Jared Isaacman, CEO of Shift4 Payments LLC, presided over six acquisitions over the last nine months, acknowledging it would not have been possible without the total dedication of everyone on his team. There was a multitude of rebranding that had to be done, but he and his employees felt they had to seize the opportunity to dominate the food and beverage and hospitality markets. And the organizations they acquired shared that belief and sense of urgency, he said.
"You will meet immense headwinds if you and your partner have a different approach to getting things done," he stated. "We shared a universal belief that we and our new partners were coming together and our collective output would be greater than what we'd be able to do independently."
On the positive side, not a lot had changed since the company's 2008 debut as Harbortouch, he noted. The company used POS technology as both a platform and differentiator. "We had a product that couldn't be easily duplicated," he said. "The Harbortouch mantra was to go out and win and retain customers. This emboldened us to enhance and fortify our position in Food and Beverage. Today we have great coverage in all hospitality verticals."
Looking ahead, Isaacman anticipates more merger and acquisition activity. With Ingenico Group providing gateway services and Verifone's potential acquisition by Francisco Partners, it's clear companies can no longer compete by selling boxes, he said, adding that Visa owns CyberSource – is that the line or will they move further down the field, past payments' most fundamental boundaries? "We're in for a rollercoaster ride over the next few years and with so much noise in the market, we don't always know what's going on," he said. "We all got the news last night that Paysafe is acquiring iPayment; we haven't seen the end of it yet. As mergers continue, it wouldn't shock me to see the field narrow from five or six super players to three or four in a few years."
It's always exciting when two organizations with similar philosophies, values and interests come together, noted Mike Peters, President, Partner Solutions at TSYS Merchant Solutions. Peters was Senior Vice President of Commercial Services at TransFirst when TSYS acquired the company. "And now we're the quiet giant, going about our business, acquiring new partners, merging them into our organization and moving on," he said. "Our philosophy has always been, 'how can we help you grow your business?' We support our partners by bringing strong product sets and people resources together." Peters described TSYS' acquisition of Cayan LLC in December 2017 as a perfect value exchange. "We needed their product suite and they needed our scale," he said.
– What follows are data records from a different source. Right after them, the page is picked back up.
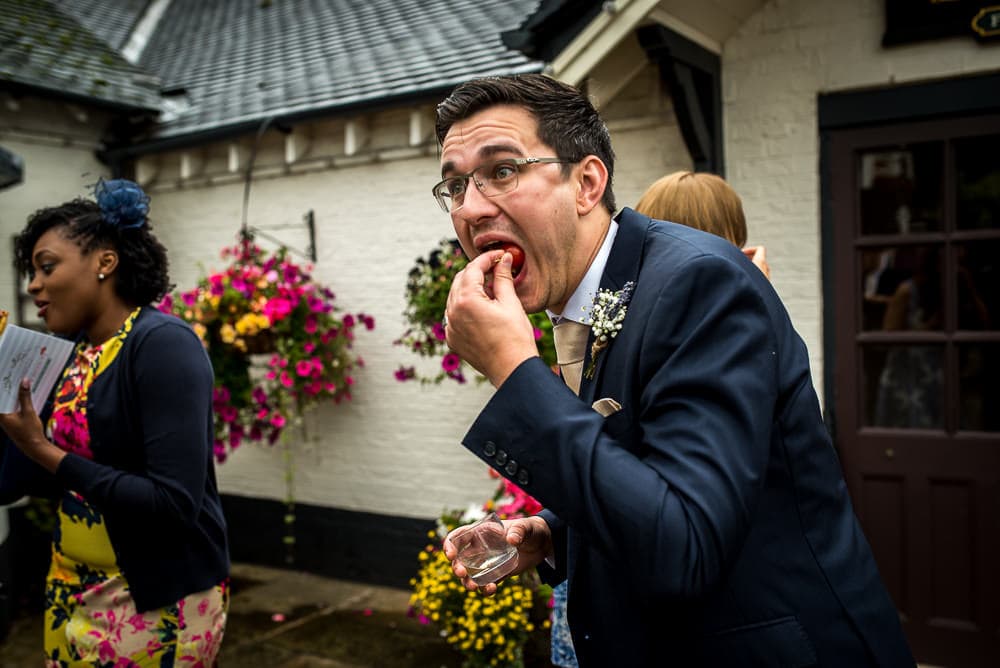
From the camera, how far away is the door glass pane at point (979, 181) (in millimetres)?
4270

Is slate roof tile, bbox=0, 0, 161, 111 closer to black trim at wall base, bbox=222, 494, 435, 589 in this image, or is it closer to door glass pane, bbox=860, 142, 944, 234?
black trim at wall base, bbox=222, 494, 435, 589

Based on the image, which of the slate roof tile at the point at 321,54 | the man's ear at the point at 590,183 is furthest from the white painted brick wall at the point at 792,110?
the man's ear at the point at 590,183

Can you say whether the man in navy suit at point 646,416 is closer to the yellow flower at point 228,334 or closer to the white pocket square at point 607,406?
the white pocket square at point 607,406

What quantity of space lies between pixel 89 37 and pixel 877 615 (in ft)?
30.9

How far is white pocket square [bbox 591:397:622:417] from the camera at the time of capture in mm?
1225

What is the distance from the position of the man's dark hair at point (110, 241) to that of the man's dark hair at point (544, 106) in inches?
62.7

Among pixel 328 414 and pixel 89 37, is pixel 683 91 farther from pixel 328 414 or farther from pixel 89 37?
pixel 89 37

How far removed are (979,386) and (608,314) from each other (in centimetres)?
394

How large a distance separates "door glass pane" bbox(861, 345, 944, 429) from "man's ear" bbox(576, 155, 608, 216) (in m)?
3.72

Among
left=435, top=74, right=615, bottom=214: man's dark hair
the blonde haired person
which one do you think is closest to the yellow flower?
the blonde haired person

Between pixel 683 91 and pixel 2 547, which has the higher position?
pixel 683 91

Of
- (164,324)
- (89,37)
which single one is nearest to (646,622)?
(164,324)

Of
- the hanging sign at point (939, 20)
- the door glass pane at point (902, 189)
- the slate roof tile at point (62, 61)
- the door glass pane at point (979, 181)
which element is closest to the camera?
the hanging sign at point (939, 20)

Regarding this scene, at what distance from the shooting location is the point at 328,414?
6.59 meters
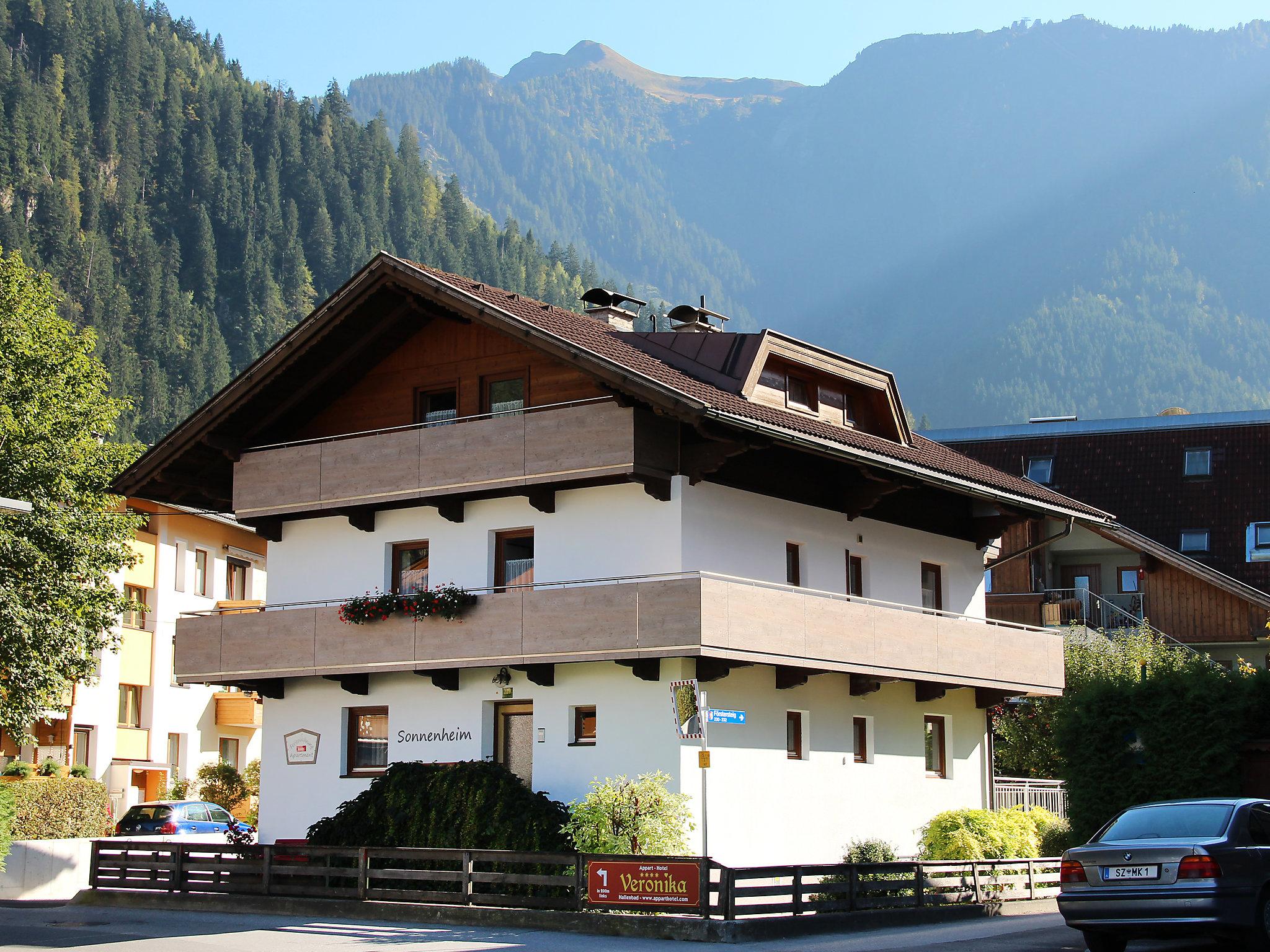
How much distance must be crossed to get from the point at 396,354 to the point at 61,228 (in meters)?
135

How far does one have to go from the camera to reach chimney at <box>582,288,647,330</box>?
32906 mm

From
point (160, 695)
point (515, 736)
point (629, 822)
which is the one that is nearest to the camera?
point (629, 822)

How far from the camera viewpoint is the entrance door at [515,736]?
88.7 ft

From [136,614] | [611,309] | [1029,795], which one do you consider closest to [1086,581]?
[1029,795]

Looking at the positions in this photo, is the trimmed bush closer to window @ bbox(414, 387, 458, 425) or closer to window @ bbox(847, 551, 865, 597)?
window @ bbox(414, 387, 458, 425)

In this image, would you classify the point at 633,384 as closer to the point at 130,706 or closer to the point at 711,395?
the point at 711,395

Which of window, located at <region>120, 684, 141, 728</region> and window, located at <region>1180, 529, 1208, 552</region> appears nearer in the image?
window, located at <region>120, 684, 141, 728</region>

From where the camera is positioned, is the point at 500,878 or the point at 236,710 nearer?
the point at 500,878

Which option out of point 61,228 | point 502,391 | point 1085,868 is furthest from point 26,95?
point 1085,868

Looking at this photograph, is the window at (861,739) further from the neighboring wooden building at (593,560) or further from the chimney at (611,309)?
the chimney at (611,309)

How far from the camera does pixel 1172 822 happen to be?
56.2 feet

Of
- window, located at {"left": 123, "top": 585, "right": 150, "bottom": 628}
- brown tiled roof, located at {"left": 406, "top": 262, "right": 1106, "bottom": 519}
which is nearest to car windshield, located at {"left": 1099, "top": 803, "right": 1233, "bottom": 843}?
brown tiled roof, located at {"left": 406, "top": 262, "right": 1106, "bottom": 519}

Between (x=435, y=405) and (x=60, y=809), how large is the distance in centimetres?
1621

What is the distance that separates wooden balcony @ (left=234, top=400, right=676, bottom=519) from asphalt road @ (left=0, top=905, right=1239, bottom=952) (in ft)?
23.1
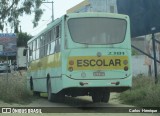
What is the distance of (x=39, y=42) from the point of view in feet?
69.9

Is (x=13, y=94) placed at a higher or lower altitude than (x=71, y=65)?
lower

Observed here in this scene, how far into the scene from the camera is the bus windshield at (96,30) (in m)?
16.3

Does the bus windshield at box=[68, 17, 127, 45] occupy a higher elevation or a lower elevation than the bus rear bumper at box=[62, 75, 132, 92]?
higher

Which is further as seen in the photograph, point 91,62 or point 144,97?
point 144,97

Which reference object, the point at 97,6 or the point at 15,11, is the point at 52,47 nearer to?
the point at 15,11

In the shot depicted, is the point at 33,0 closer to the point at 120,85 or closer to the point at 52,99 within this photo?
the point at 52,99

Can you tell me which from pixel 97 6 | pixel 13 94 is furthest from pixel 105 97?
pixel 97 6

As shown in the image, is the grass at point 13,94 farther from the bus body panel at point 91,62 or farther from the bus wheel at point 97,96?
the bus wheel at point 97,96

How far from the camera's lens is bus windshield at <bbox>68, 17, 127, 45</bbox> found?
53.6ft

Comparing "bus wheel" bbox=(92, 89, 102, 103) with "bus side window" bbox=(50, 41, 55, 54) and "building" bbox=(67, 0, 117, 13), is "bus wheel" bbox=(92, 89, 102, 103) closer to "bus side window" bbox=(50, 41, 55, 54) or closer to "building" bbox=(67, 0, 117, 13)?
"bus side window" bbox=(50, 41, 55, 54)

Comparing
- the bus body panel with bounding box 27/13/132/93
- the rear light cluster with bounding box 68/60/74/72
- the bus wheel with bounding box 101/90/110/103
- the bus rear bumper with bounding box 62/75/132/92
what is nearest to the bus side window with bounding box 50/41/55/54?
the bus body panel with bounding box 27/13/132/93

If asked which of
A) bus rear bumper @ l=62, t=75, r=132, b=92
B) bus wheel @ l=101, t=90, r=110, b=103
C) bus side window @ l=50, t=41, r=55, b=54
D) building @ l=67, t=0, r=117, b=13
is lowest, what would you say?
bus wheel @ l=101, t=90, r=110, b=103

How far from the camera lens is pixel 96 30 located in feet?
53.9

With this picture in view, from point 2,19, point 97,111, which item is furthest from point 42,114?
point 2,19
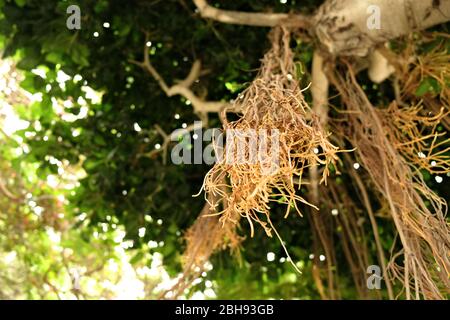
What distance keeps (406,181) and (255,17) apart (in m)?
0.50

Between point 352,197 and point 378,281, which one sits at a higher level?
point 352,197

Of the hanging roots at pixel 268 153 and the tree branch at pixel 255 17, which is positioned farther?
the tree branch at pixel 255 17

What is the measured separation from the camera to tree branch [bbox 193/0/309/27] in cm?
142

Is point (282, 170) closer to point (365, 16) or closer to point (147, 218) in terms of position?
point (365, 16)

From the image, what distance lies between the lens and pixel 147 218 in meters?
1.79

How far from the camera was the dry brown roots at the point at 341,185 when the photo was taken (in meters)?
0.90

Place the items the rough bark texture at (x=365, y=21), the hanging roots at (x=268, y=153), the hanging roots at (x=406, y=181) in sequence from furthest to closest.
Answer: the rough bark texture at (x=365, y=21), the hanging roots at (x=406, y=181), the hanging roots at (x=268, y=153)

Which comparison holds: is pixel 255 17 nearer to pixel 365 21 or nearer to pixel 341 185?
pixel 365 21

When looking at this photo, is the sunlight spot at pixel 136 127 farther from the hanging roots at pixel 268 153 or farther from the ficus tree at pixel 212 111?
the hanging roots at pixel 268 153

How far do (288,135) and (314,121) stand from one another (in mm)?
92

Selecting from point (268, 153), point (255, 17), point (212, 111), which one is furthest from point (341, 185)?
point (268, 153)

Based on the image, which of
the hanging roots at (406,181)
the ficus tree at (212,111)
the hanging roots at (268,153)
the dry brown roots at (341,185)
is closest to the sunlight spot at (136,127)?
the ficus tree at (212,111)

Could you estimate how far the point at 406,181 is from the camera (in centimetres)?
116
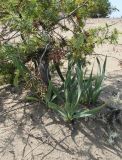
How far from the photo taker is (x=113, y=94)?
5785mm

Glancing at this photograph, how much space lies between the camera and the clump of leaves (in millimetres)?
4852

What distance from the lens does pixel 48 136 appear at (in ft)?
16.1

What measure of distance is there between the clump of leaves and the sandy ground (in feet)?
0.60

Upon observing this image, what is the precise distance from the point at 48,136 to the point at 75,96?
543mm

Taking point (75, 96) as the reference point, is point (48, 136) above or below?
below

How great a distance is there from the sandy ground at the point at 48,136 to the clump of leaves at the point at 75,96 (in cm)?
18

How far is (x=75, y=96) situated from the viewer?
4941mm

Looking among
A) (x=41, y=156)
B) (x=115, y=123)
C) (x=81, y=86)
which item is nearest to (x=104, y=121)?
(x=115, y=123)

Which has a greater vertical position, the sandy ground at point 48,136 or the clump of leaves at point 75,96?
the clump of leaves at point 75,96

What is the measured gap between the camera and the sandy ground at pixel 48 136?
475cm

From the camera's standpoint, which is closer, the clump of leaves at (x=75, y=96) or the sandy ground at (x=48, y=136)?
the sandy ground at (x=48, y=136)

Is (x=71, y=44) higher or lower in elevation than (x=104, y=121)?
higher

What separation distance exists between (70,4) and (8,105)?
144 centimetres

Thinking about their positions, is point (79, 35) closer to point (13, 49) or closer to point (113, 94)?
point (13, 49)
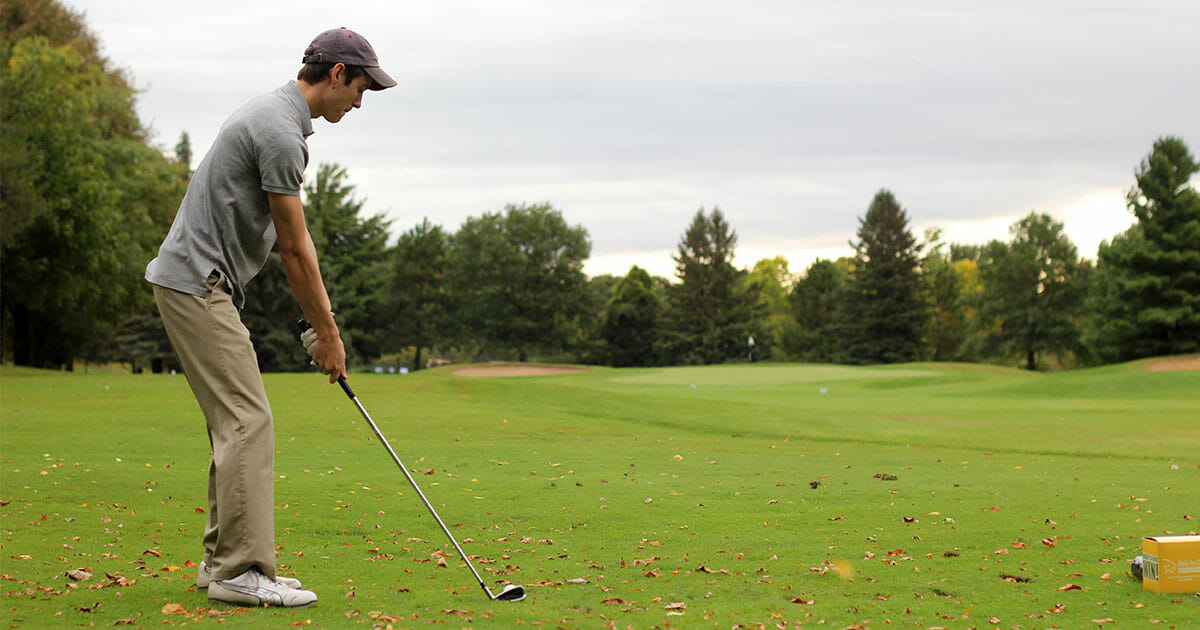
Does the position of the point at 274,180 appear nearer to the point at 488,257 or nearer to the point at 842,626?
the point at 842,626

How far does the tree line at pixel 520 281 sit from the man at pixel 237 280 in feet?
90.5

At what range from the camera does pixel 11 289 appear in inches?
1287

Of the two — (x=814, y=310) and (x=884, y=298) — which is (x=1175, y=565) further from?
(x=814, y=310)

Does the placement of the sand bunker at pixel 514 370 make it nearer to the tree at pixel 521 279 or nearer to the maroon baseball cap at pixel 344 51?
the tree at pixel 521 279

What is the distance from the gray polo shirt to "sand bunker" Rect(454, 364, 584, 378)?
161 feet

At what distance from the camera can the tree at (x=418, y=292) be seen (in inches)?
2906

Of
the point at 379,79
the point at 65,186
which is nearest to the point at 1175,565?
the point at 379,79

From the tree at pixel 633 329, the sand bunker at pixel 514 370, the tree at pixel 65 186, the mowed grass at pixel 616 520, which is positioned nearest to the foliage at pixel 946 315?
the tree at pixel 633 329

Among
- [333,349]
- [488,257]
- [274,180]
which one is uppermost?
[488,257]

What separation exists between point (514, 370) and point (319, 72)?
176ft

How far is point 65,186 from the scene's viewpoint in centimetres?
3073

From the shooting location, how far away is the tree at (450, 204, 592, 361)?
74.9 meters

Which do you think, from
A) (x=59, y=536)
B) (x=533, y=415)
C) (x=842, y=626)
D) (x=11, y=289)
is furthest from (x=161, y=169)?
(x=842, y=626)

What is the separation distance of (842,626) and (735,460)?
7.57 m
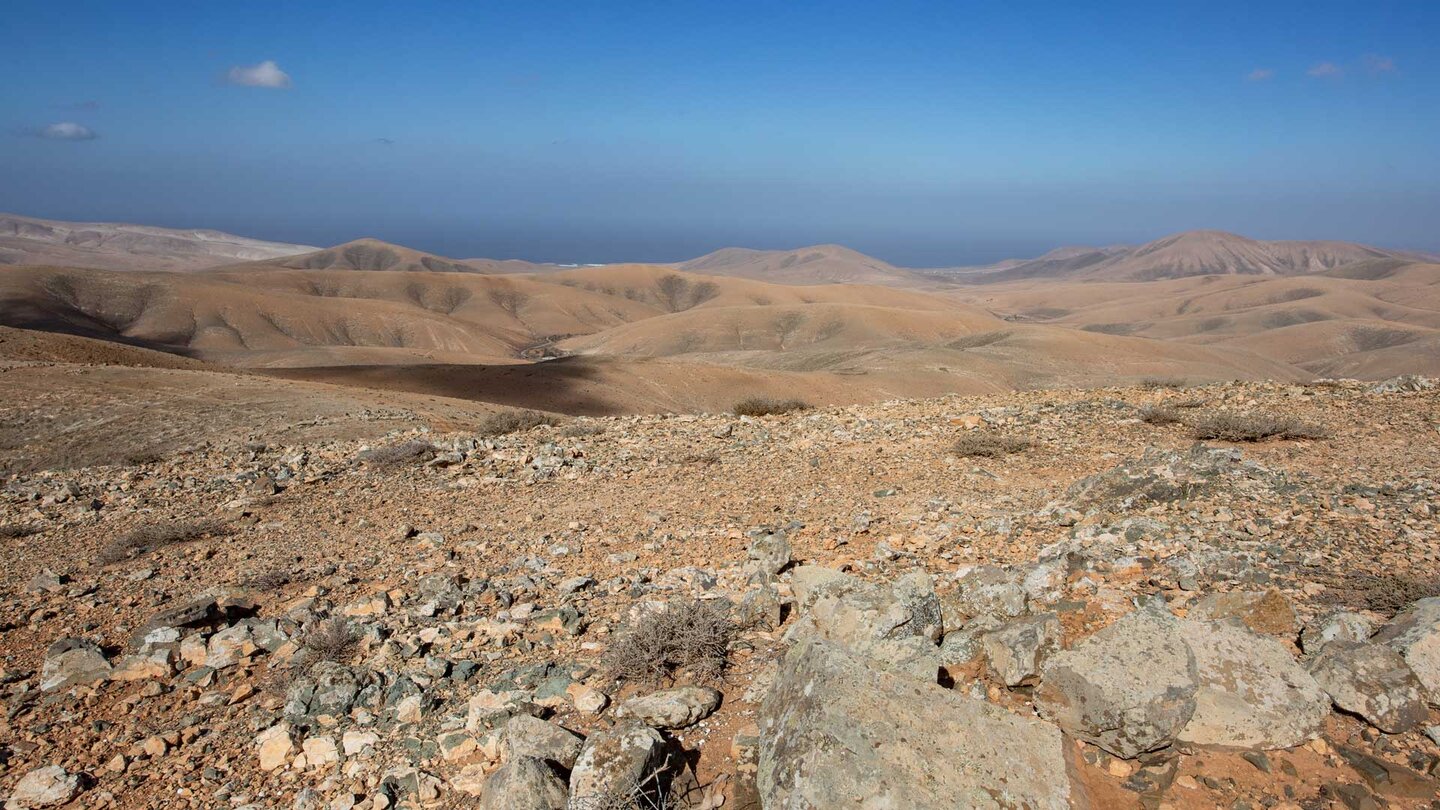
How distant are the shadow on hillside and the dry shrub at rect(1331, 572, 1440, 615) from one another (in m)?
23.8

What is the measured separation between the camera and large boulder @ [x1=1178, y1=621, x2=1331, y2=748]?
307 centimetres

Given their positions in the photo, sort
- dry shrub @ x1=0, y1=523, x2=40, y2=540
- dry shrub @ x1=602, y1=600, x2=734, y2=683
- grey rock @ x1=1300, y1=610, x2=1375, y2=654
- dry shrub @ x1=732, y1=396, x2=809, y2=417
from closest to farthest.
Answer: grey rock @ x1=1300, y1=610, x2=1375, y2=654 < dry shrub @ x1=602, y1=600, x2=734, y2=683 < dry shrub @ x1=0, y1=523, x2=40, y2=540 < dry shrub @ x1=732, y1=396, x2=809, y2=417

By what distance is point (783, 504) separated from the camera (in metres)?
6.68

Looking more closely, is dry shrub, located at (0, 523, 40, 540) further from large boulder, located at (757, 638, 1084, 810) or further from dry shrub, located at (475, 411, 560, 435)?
large boulder, located at (757, 638, 1084, 810)

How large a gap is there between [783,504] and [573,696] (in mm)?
3198

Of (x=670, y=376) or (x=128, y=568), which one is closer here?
(x=128, y=568)

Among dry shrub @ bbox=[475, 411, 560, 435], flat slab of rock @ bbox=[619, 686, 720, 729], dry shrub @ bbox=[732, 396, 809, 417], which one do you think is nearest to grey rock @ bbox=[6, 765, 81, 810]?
flat slab of rock @ bbox=[619, 686, 720, 729]

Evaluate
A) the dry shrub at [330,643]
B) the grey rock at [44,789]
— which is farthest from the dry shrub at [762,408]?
the grey rock at [44,789]

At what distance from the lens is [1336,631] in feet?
11.8

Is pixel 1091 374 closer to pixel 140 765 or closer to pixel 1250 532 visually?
pixel 1250 532

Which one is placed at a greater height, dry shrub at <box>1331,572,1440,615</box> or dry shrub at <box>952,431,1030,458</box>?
dry shrub at <box>1331,572,1440,615</box>

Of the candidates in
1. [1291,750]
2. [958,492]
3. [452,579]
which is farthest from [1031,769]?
[958,492]

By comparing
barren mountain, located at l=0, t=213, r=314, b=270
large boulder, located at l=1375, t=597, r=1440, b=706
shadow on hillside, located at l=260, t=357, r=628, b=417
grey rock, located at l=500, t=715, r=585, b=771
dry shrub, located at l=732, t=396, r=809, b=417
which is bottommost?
shadow on hillside, located at l=260, t=357, r=628, b=417

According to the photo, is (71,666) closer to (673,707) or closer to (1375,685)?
(673,707)
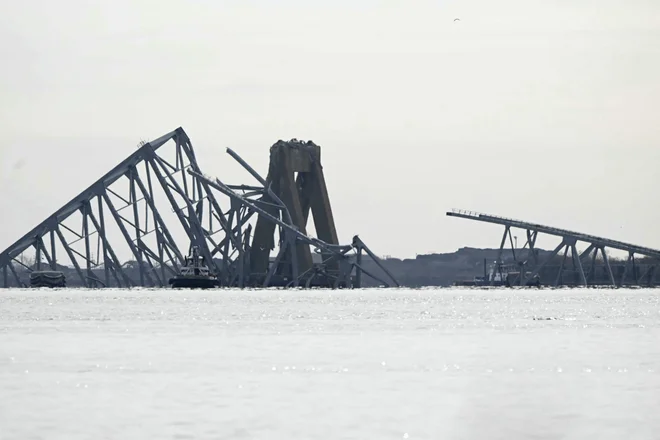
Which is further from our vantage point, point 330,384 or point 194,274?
point 194,274

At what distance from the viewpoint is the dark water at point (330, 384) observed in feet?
94.2

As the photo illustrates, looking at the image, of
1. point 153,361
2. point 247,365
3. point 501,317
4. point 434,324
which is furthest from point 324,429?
point 501,317

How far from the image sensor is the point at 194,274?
192875mm

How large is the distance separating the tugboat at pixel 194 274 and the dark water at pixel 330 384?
401 ft

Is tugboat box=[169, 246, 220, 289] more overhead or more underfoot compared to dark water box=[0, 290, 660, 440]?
more overhead

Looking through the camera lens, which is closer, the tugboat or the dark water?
the dark water

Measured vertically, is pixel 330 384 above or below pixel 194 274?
below

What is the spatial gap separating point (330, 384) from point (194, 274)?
155982 mm

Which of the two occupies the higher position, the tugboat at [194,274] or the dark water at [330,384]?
the tugboat at [194,274]

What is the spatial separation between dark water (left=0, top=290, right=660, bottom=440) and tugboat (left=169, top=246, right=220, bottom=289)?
401ft

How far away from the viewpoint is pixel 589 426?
94.2 feet

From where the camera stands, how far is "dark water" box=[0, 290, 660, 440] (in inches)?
1130

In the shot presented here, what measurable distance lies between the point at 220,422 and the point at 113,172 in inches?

The Cayan merger came together quickly, without fanfare, he noted. Through the diligence process, we recognized Cayan's strengths and understood where we needed to expand and contract. "The week the deal closed, we met with the TSYS and Cayan leadership teams," he recalled. "We got down to business, without egos or saber rattling, and agreed to meet the folks who will actually get this stuff done."
Executives can formulate a plan and say let's make this happen. But you need to spend time with the people who will drive the message down into the organization, Peters said. The process is similar to assembling a giant puzzle: you begin by completing the perimeter and lining up the pieces.
"Don't assume each area of functionality has been buttoned up in the diligence process," he added. "Pressure test the knowledge base. Balance meetings of the mind with cross-functional pieces on the operational side."